Given passage
════

[ovs-dev] [PATCH] route-table: Use classifier versioning to replace all routes atomically.

Ben Pfaff blp at ovn.org
Sat Mar 10 01:00:27 UTC 2018


The route table is implemented in terms of a classifier structure, which
supports versioning with atomic transactional updates, but OVS didn't
actually use it for the route table.  This commit starts using that feature
for the route table and makes OVS atomically replace one set of routes with
another.  This should fix a reported bug in which the routing table was
periodically empty due to refreshes.

Reported-by: Yinpeijun <yinpeijun at huawei.com>
Reported-at: https://mail.openvswitch.org/pipermail/ovs-discuss/2018-February/046144.html
Signed-off-by: Ben Pfaff <blp at ovn.org>
---
 lib/ovs-router.c  | 177 ++++++++++++++++++++++++++++++++++++++----------------
 lib/ovs-router.h  |  18 +++++-
 lib/route-table.c | 106 ++++++++++++++++----------------
 3 files changed, 191 insertions(+), 110 deletions(-)

diff --git a/lib/ovs-router.c b/lib/ovs-router.c
index 0f1103b0ed18..70cf2068d30b 100644
--- a/lib/ovs-router.c
+++ b/lib/ovs-router.c
@@ -53,6 +53,7 @@ static struct vlog_rate_limit rl = VLOG_RATE_LIMIT_INIT(1, 5);
 
 static struct ovs_mutex mutex = OVS_MUTEX_INITIALIZER;
 static struct classifier cls;
+static ATOMIC(ovs_version_t) cls_version = ATOMIC_VAR_INIT(OVS_VERSION_MIN);
 
 struct ovs_router_entry {
     struct cls_rule cr;
@@ -71,6 +72,28 @@ ovs_router_entry_cast(const struct cls_rule *cr)

════

Record excerpts
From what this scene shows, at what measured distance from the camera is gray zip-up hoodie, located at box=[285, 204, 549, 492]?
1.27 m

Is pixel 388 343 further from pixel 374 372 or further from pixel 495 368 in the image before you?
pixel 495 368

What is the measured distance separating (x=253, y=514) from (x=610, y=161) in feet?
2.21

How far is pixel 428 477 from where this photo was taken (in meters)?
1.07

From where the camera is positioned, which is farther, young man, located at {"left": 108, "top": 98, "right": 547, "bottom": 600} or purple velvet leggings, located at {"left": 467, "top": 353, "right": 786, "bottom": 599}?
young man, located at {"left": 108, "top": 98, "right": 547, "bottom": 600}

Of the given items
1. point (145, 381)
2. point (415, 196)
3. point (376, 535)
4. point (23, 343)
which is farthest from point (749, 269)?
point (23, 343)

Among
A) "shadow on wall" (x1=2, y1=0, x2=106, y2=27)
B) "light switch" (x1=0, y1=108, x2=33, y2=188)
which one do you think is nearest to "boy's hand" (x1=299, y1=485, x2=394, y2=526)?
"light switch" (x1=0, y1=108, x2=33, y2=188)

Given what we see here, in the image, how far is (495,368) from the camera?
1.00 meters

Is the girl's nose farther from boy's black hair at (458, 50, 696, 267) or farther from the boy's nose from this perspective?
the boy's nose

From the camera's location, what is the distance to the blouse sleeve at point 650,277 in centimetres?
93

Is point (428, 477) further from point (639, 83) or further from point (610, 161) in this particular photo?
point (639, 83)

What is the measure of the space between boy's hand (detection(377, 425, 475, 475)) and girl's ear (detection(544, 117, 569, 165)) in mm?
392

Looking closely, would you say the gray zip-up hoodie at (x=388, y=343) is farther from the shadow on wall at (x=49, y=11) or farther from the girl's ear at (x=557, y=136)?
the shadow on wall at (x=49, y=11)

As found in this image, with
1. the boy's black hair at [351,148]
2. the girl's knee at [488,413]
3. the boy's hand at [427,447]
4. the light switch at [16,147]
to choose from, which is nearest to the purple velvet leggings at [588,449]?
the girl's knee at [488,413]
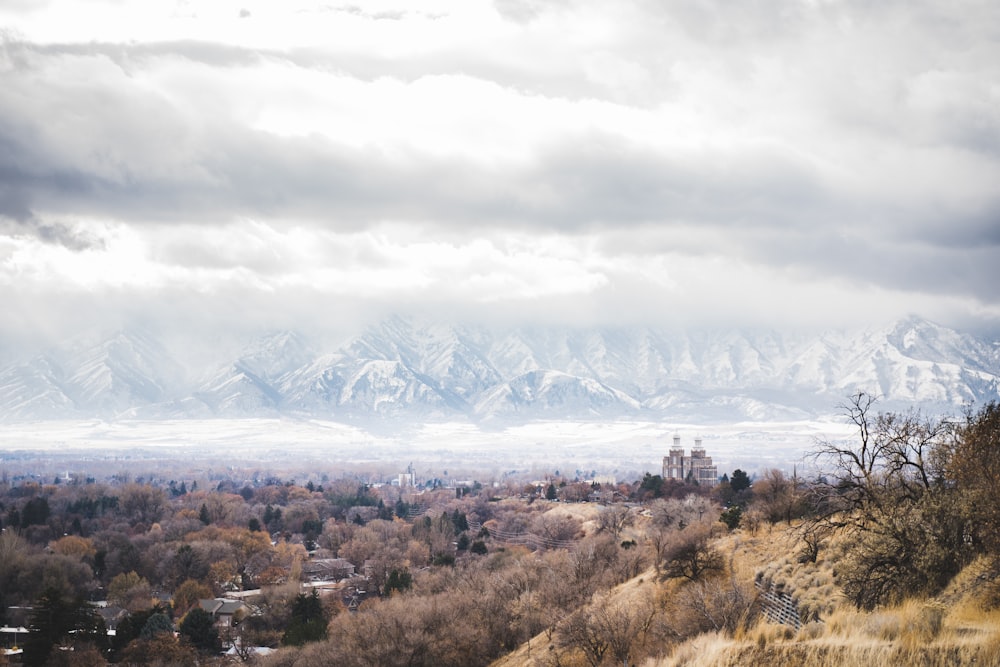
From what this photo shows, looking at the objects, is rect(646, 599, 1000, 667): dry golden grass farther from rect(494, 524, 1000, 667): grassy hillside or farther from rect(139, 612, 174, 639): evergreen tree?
rect(139, 612, 174, 639): evergreen tree

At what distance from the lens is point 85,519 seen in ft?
438

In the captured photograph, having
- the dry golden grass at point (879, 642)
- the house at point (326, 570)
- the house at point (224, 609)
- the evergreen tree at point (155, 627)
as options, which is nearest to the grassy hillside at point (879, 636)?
the dry golden grass at point (879, 642)

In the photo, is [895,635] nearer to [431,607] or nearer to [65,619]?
[431,607]

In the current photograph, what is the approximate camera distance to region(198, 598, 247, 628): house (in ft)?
242

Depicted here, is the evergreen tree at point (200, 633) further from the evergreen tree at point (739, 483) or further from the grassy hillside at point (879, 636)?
the evergreen tree at point (739, 483)

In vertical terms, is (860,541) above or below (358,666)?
above

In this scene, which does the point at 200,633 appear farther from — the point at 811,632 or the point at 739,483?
the point at 739,483

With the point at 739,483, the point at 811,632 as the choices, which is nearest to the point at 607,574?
the point at 811,632

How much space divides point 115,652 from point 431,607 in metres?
25.0

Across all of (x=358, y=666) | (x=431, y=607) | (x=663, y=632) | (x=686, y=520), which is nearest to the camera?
(x=663, y=632)

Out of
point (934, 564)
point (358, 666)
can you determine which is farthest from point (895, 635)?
point (358, 666)

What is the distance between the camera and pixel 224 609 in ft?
251

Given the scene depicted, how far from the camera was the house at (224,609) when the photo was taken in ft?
242

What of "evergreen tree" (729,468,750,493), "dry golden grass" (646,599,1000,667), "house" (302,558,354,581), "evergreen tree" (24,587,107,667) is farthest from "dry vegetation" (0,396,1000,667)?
"house" (302,558,354,581)
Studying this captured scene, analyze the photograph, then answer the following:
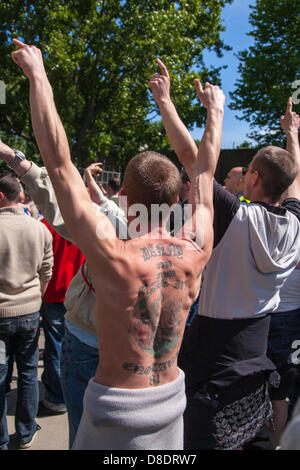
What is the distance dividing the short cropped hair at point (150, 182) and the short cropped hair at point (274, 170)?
2.75ft

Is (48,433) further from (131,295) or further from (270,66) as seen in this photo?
(270,66)

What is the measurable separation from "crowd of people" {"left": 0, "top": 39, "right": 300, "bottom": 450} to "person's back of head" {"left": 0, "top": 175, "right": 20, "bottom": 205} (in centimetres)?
22

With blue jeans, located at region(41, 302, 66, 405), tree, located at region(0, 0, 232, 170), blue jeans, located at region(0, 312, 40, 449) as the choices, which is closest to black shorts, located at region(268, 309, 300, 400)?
blue jeans, located at region(0, 312, 40, 449)

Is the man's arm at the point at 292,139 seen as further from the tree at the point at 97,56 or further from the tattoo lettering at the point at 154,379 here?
the tree at the point at 97,56

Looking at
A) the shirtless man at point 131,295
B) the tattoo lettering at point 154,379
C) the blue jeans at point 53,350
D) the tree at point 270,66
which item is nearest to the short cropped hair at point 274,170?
the shirtless man at point 131,295

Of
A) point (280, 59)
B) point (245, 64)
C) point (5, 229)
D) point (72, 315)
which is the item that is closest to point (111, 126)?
point (245, 64)

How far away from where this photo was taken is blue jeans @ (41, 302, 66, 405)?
12.3 ft

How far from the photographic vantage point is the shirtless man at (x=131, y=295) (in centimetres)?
143

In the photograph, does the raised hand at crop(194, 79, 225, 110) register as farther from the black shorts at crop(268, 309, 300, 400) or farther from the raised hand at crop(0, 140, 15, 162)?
the black shorts at crop(268, 309, 300, 400)

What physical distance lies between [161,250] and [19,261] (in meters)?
1.85

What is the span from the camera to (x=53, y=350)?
3.82 meters

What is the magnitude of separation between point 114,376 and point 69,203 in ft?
2.18

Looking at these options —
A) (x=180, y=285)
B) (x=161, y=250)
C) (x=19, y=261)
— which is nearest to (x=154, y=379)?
(x=180, y=285)

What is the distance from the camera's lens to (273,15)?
1670 centimetres
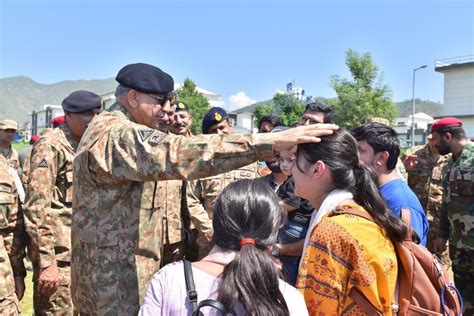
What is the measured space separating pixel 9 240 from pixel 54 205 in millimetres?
509

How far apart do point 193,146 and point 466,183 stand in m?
3.75

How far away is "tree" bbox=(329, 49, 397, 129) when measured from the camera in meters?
33.7

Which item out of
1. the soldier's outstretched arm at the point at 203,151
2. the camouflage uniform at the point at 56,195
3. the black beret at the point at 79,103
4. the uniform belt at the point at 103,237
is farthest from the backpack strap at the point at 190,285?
the black beret at the point at 79,103

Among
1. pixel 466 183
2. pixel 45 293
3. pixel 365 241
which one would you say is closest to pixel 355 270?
pixel 365 241

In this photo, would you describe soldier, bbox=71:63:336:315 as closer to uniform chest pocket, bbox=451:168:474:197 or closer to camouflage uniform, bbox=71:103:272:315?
camouflage uniform, bbox=71:103:272:315

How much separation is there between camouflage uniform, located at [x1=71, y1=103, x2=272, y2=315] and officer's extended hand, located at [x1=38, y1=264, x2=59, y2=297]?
3.10 feet

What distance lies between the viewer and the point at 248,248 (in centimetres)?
164

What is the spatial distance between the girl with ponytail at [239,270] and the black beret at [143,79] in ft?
3.66

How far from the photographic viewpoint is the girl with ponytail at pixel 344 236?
6.59 feet

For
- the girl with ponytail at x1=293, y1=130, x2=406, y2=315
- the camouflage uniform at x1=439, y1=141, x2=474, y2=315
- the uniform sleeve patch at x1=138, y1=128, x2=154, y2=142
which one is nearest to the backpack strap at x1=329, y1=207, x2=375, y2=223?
the girl with ponytail at x1=293, y1=130, x2=406, y2=315

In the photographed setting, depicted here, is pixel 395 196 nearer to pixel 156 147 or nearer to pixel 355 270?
pixel 355 270

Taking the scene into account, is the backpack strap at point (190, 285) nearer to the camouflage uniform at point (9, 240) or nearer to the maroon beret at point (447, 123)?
the camouflage uniform at point (9, 240)

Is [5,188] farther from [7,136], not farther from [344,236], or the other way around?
[7,136]

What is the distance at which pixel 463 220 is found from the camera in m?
4.89
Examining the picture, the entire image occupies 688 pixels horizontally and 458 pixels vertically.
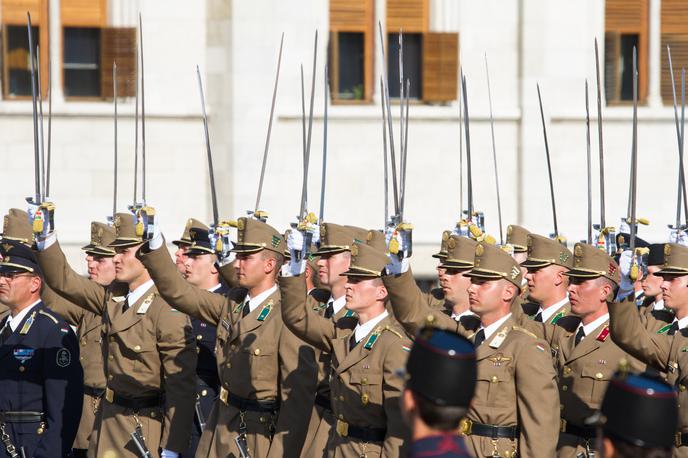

════

Exercise goal
Extend the route-table patch by continuing it from the point where it stops. The records have no connection to the route-table patch.

Right answer
     return cr ? CONTAINER_OF(cr, struct ovs_router_entry, cr) : NULL;
 }
 
+static ovs_version_t
+ovs_router_get_version(void)
+{
+    /* Use memory_order_acquire to signify that any following memory accesses
+     * can not be reordered to happen before this atomic read.  This makes sure
+     * all following reads relate to this or a newer version, but never to an
+     * older version. */
+    ovs_version_t version;
+    atomic_read_explicit(&cls_version, &version, memory_order_acquire);
+    return version;
+}
+
+static void
+ovs_router_set_version(ovs_version_t version)
+{
+    /* Use memory_order_release to signify that any prior memory accesses can
+     * not be reordered to happen after this atomic store.  This makes sure the
+     * new version is properly set up when the readers can read this 'version'
+     * value. */
+    atomic_store_explicit(&cls_version, version, memory_order_release);
+}
+
 static bool
 ovs_router_lookup_fallback(const struct in6_addr *ip6_dst, char output_bridge[],
                            struct in6_addr *src6, struct in6_addr *gw6)
@@ -97,7 +120,7 @@ ovs_router_lookup(uint32_t mark, const struct in6_addr *ip6_dst,
     const struct cls_rule *cr;
     struct flow flow = {.ipv6_dst = *ip6_dst, .pkt_mark = mark};
 
-    cr = classifier_lookup(&cls, OVS_VERSION_MAX, &flow, NULL);
+    cr = classifier_lookup(&cls, ovs_router_get_version(), &flow, NULL);
     if (cr) {
         struct ovs_router_entry *p = ovs_router_entry_cast(cr);
 
@@ -114,6 +137,10 @@ ovs_router_lookup(uint32_t mark, const struct in6_addr *ip6_dst,
 static void
 rt_entry_free(struct ovs_router_entry *p)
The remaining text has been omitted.